Importance of the partnership

The partnership has been particularly important to Billie because she had found it very difficult to come to terms with her kidney diagnosis, particularly after being diagnosed with leukaemia.

In 2019, Billie and the doctors treating her began to suspect that her kidneys had suffered damage after noticing a decline in her kidney function in her daily blood tests and a sudden weight gain from water retention, and within a short space of time tests confirmed she had kidney failure.

She says, “When I was diagnosed with leukaemia in September 2015 there was so much to read about it, so much input from doctors. But with my kidneys, the doctors came in while I was in hospital, on their normal ward round and told me I had kidney failure and would need dialysis to stay alive.

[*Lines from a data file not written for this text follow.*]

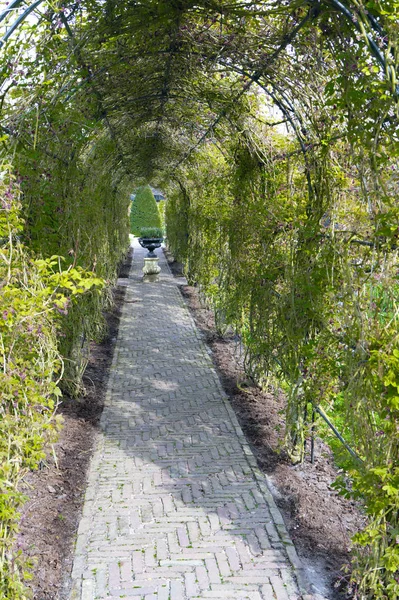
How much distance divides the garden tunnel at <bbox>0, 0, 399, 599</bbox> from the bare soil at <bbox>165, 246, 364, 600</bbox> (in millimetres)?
205

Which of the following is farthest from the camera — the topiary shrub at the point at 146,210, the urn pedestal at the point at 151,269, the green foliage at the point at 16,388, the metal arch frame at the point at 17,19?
the topiary shrub at the point at 146,210

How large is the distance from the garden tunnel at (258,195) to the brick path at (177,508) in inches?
21.5

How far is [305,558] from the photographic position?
324 centimetres

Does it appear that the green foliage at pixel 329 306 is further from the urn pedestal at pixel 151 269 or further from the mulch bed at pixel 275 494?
the urn pedestal at pixel 151 269

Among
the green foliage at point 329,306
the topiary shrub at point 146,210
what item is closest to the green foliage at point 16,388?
the green foliage at point 329,306

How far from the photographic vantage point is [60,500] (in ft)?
12.6

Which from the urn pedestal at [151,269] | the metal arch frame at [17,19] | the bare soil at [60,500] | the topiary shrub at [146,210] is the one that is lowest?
the bare soil at [60,500]

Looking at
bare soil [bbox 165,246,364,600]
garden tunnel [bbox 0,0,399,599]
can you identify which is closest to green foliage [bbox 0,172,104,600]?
garden tunnel [bbox 0,0,399,599]

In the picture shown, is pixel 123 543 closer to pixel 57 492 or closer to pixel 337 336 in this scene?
pixel 57 492

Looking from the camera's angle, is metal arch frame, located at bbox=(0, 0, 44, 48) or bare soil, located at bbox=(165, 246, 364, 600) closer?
metal arch frame, located at bbox=(0, 0, 44, 48)

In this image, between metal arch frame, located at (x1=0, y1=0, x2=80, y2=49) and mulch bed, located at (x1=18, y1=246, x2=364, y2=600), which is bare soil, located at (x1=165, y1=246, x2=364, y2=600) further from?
metal arch frame, located at (x1=0, y1=0, x2=80, y2=49)

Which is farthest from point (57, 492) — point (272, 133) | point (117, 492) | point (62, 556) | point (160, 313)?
point (160, 313)

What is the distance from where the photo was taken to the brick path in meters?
3.00

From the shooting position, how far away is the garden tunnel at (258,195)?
2.63m
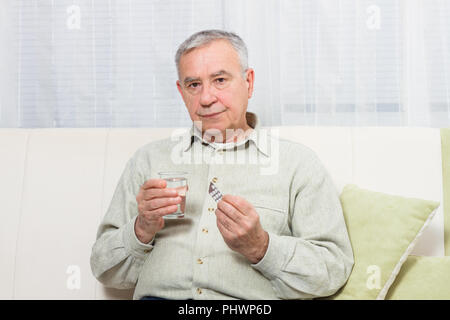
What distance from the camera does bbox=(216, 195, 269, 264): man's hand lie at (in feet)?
4.00

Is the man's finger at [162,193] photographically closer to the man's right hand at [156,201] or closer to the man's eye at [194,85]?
the man's right hand at [156,201]

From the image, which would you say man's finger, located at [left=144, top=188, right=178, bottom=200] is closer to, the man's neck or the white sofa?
the man's neck

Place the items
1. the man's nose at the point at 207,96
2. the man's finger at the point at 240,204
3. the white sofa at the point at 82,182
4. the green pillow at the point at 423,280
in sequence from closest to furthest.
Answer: the man's finger at the point at 240,204 < the green pillow at the point at 423,280 < the man's nose at the point at 207,96 < the white sofa at the point at 82,182

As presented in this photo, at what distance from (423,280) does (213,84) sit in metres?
0.83

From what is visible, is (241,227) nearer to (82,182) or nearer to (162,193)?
(162,193)

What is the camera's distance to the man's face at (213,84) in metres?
1.49

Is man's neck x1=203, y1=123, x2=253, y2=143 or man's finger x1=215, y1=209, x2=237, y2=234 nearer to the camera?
man's finger x1=215, y1=209, x2=237, y2=234

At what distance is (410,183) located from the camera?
5.27 ft

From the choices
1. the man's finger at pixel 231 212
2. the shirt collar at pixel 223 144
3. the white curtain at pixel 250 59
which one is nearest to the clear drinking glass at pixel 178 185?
the man's finger at pixel 231 212

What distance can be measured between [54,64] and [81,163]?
71 centimetres

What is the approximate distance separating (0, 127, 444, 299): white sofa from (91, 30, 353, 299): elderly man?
0.15 meters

“That was that, there was very little build up or preparation. It was difficult to get my head around.”

Before she had leukaemia, Billie was a healthy and active young woman who did yoga and pilates, and enjoyed travelling to different countries with her husband Tony, 35. Now she has an ongoing medical condition called demyelinating polyneuropathy, as a consequence of the stem cell transplant in 2016, although her leukaemia is in remission.

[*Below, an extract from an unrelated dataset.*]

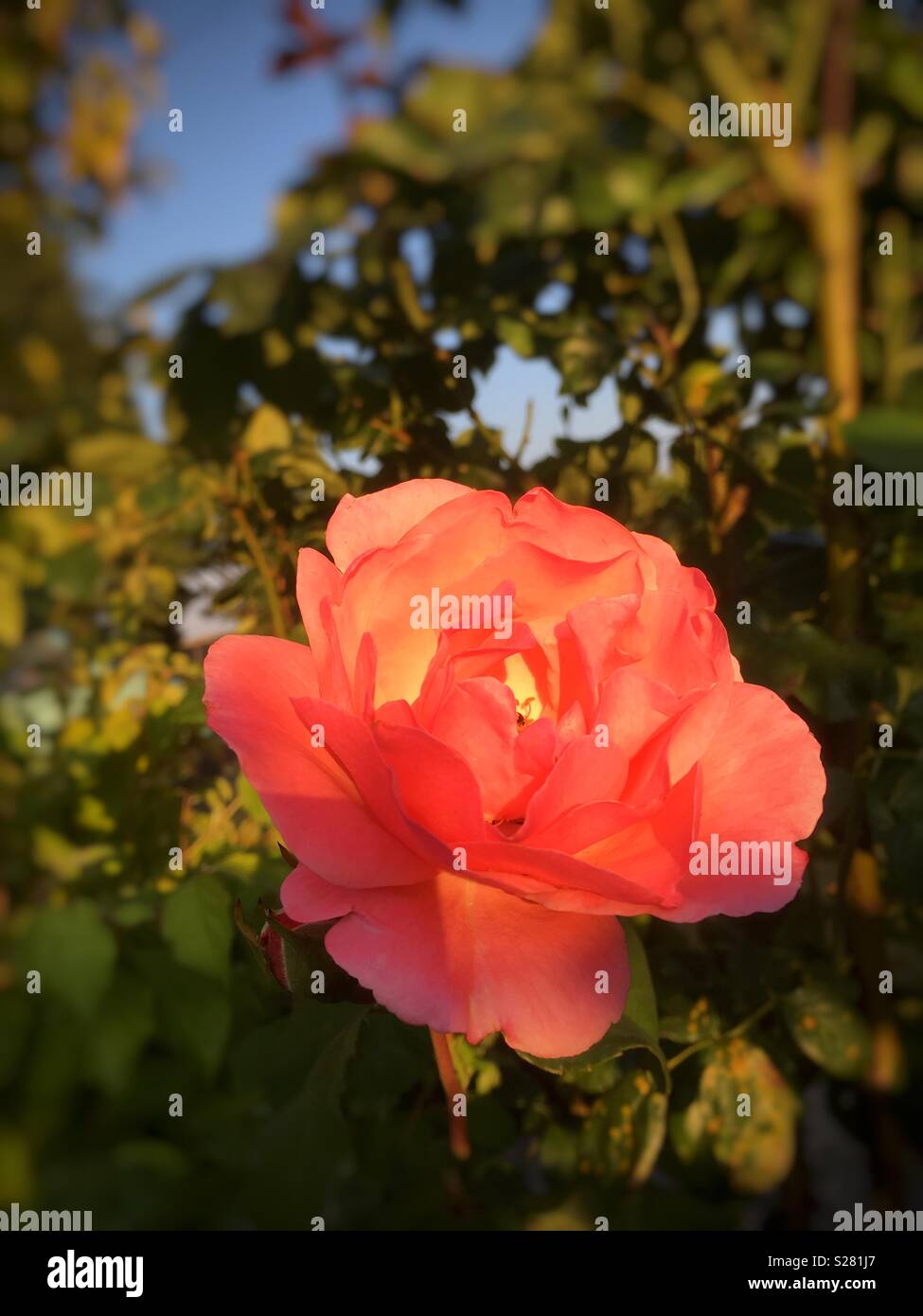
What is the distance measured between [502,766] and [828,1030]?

She says, “My new stem cells attacked my nervous system. I couldn’t sit up, I couldn’t eat, I couldn’t do anything myself. I had to spend a long time in hospital relearning how to do everything. Then when I later found out I had kidney failure, it was devastating.”

“I do feel down about what’s happened to me. Dialysis is so physically and mentally draining, especially when it’s been so hot. People will just see you hooked up to a machine, but it’s the way it makes you feel, like everything is sucked out of you. Sleep is about recovery, I don’t feel rested the day afterwards.”

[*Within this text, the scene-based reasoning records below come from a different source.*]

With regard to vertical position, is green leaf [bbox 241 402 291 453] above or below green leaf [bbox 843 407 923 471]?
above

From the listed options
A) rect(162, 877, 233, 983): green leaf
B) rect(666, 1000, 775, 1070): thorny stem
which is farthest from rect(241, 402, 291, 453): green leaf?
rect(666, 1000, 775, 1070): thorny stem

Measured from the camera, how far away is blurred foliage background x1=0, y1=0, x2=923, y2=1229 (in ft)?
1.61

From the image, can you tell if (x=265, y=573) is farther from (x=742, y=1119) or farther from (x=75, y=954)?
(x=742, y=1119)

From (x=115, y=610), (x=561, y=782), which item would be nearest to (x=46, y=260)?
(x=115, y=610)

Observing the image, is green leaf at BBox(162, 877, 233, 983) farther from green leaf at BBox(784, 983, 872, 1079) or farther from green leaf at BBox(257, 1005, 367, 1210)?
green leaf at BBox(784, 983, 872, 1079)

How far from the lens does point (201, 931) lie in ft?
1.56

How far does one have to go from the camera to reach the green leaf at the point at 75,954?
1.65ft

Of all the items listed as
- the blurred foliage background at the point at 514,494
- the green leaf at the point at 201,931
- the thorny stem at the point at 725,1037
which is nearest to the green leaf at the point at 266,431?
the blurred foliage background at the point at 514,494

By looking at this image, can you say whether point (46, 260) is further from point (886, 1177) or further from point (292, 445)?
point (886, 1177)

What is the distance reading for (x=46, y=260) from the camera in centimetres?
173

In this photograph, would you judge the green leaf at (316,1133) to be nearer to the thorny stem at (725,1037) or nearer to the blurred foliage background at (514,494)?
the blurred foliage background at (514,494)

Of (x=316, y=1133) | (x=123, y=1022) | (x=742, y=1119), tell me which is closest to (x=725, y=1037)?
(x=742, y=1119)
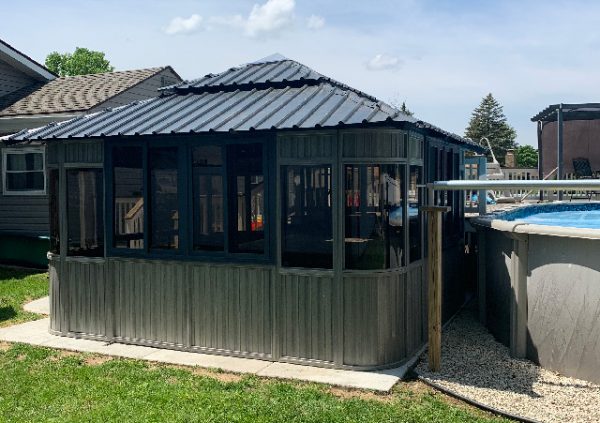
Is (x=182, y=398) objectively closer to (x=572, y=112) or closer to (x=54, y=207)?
(x=54, y=207)

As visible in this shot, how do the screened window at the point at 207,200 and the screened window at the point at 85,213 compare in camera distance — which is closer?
the screened window at the point at 207,200

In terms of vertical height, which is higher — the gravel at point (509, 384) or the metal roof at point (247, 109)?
the metal roof at point (247, 109)

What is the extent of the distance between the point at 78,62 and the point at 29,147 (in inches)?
1841

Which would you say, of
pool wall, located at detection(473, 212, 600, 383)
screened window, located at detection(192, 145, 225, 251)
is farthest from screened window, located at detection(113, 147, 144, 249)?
pool wall, located at detection(473, 212, 600, 383)

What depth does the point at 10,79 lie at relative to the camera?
18.1 metres

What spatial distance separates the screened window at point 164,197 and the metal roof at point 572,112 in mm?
13972

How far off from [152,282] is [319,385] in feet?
9.01

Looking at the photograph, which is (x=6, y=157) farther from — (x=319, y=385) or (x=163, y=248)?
(x=319, y=385)

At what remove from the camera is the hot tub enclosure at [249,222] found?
659 centimetres

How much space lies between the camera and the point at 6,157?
52.5 ft

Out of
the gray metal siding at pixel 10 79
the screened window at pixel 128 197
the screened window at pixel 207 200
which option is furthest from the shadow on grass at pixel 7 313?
the gray metal siding at pixel 10 79

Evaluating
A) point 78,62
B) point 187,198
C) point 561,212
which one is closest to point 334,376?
point 187,198

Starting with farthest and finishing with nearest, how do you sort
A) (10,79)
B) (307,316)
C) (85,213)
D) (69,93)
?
1. (10,79)
2. (69,93)
3. (85,213)
4. (307,316)

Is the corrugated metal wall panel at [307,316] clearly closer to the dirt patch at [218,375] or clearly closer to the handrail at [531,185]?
the dirt patch at [218,375]
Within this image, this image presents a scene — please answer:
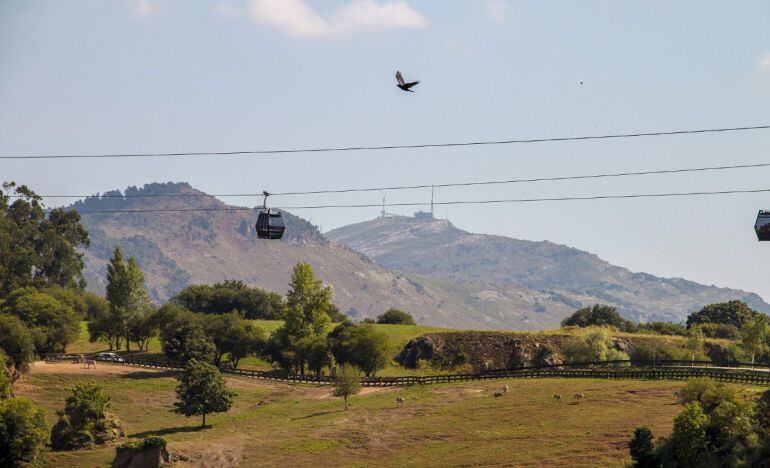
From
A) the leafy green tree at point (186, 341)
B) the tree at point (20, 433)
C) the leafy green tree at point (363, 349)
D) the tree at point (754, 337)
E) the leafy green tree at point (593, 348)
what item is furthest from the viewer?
the leafy green tree at point (593, 348)

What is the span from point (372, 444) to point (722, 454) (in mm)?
34946

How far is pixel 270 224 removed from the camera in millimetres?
69688

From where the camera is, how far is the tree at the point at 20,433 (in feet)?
324

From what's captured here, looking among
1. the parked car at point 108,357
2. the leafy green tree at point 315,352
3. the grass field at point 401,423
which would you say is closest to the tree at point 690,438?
the grass field at point 401,423

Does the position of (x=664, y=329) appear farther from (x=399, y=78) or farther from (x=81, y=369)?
(x=399, y=78)

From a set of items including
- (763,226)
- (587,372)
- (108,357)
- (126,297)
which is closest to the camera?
(763,226)

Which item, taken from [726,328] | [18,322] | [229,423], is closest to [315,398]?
[229,423]

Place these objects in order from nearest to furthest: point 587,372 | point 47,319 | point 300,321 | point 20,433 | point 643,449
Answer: point 643,449 → point 20,433 → point 587,372 → point 47,319 → point 300,321

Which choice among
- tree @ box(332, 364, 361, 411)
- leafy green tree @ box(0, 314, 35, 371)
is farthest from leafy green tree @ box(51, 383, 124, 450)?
tree @ box(332, 364, 361, 411)

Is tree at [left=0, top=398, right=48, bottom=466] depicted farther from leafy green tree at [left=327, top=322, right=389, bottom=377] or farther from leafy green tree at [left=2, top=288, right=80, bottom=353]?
leafy green tree at [left=327, top=322, right=389, bottom=377]

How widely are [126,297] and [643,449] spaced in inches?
4150

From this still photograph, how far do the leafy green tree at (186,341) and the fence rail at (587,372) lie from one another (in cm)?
213

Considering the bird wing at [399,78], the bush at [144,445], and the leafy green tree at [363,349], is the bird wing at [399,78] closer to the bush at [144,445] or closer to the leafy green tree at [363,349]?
the bush at [144,445]

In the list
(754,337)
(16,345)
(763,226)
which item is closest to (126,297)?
(16,345)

Now, Billie has to decide whether or not to do the pre-tests to see if she is eligible for a transplant. She says she’s put off making the decision as she is worried about the emotional impact of possibly finding out she won’t be able to have one.

She says, “It’s the fine balance between whether my quality of life will be better with a transplant, or will the side-effects of the immunosuppressants I’d have to take and the physical impact make things worse? With leukaemia, I’d had no choice, it was ‘Have these treatments or die’. But with this, the ball is in my court.

“I’m scared if I have the test they’ll say I can’t have the transplant, but I must. I can’t move on with my life until I do.”

Support from family and work

In the meantime, Billie says husband Tony has been a huge support, helping her with her home dialysis and liaising with her nursing team, while the team at the Financial Ombudsman have also been brilliant.

“Tony has been wonderful,” she says. “And work has been really accommodating. I work on a phased return basis, and there have been times when I’ve had to take time off to dialyse in hospital if for some reason I’ve been unable to do it at home.”

Billie can walk short distances but usually uses a wheelchair. She is proud that her colleagues joined the charity’s London Bridges Walk at the end of July.

At the moment, Billie volunteers for a number of charities and is hoping to start volunteering for Kidney Research UK.

“The work the charity does is all-important,” she says. “Kidney problems have such an impact. It affects so many lives, and people don’t view it as something terminal. They just think, ‘You can just do dialysis’.

“It can lose its significance. But when you live it every day, you realise it’s not a life that other people live. It’s very isolating.

“Kidney Research UK is helping to spread awareness that treatments can and should be improved.”